Si l’on rapporte cette réalité massive de la consommation, qui, comme tous les systèmes totalitaires, refuse la moindre limite, à notre système économique, fondé sur l’effacement de la valeur par le prix, on comprend vite l’interdépendance entre les deux dispositifs. D’abord, parce qu’en réduisant la valeur à une simple détermination d’un prix, notre système économique conforte le Consommateur dans sa conviction que toute chose est réductible à sa forme-marchandise affectée d’un prix, comme dirait Marx, et que cette marchandise peut s’obtenir par le biais d’une transaction commerciale. Que des biens aient une valeur en soi, qui ne passe pas par la médiation d’un prix, qu’ils soient d’une essence plus haute, plus digne, que le prix, parce qu’ils relèvent, par exemple, de ce que l’on nommait jadis le « sacré », voilà qui, aujourd’hui, dans notre monde est devenu incompréhensible. Il faut, au contraire, pour qu’une chose ait de la valeur, qu’elle consente à s’aliéner sous la forme d’un prix, puisque désormais seul ce qui a un prix compte.

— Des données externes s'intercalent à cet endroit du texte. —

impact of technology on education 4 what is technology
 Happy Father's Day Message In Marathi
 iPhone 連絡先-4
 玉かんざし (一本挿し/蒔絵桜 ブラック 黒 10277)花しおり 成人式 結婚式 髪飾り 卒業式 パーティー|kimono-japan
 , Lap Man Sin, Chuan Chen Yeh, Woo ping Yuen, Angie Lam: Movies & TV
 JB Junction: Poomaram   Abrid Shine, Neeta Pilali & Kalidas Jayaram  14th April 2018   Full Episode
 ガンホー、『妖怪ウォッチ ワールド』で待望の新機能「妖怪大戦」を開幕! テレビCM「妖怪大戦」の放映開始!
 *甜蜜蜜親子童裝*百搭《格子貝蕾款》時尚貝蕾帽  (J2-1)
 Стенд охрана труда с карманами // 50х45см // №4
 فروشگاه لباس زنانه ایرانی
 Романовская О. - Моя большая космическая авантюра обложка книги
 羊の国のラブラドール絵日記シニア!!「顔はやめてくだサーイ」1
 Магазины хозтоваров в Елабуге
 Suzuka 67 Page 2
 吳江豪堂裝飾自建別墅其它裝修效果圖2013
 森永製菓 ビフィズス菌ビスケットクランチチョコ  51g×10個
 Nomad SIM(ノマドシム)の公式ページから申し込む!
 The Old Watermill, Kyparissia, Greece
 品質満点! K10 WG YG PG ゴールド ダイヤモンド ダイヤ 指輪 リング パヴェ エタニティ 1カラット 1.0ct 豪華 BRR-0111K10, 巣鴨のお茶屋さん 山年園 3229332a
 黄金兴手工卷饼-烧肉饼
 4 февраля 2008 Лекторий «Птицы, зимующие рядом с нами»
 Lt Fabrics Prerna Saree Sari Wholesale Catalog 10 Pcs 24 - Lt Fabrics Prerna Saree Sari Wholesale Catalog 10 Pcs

De cet axiome occidental contemporain, deux conséquences se déduisent :

– D’abord, l’effort continu, agressif, de nos sociétés, qui constitue le seul mouvement significatif de notre époque, pour tout attraire dans le champ du prix, y compris et surtout les réalités d’ordre spirituel, pour contraindre chacune de ces réalités à jouer le jeu de la transaction et du prix, explicite ou implicite, que celle-ci suppose. Ceci vaut aussi, et peut-être surtout, pour ce qui se prévaut de la « gratuité », du « désintéressement » et qui doit comprendre, une bonne fois pour toute, que, à notre époque, la gratuité a un coût. Cela vaut également pour tous les appels, tellement en vogue à l’heure actuelle, à une consommation « éthique », « durable », « responsable » qui se transforment mécaniquement en nouveaux marchés, nouveaux profits, nouvelles incitations à consommer « propre » car, à notre époque, la morale c’est de l’intérêt, et l’intérêt c’est de la consommation que l’on crée et que l’on stimule.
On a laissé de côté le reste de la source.